● WORK TO DO
Quote the listing below word for word, leaving out the pictures.

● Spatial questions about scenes
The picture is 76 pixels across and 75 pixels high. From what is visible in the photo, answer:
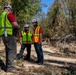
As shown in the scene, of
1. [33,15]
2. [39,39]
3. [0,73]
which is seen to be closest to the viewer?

● OUTPUT OF THE TASK
The picture is 76 pixels across and 75 pixels high. From what is visible in the photo, answer:
As shown in the scene, of
1. [33,15]
2. [39,39]
3. [0,73]
which is seen to be closest to the viewer?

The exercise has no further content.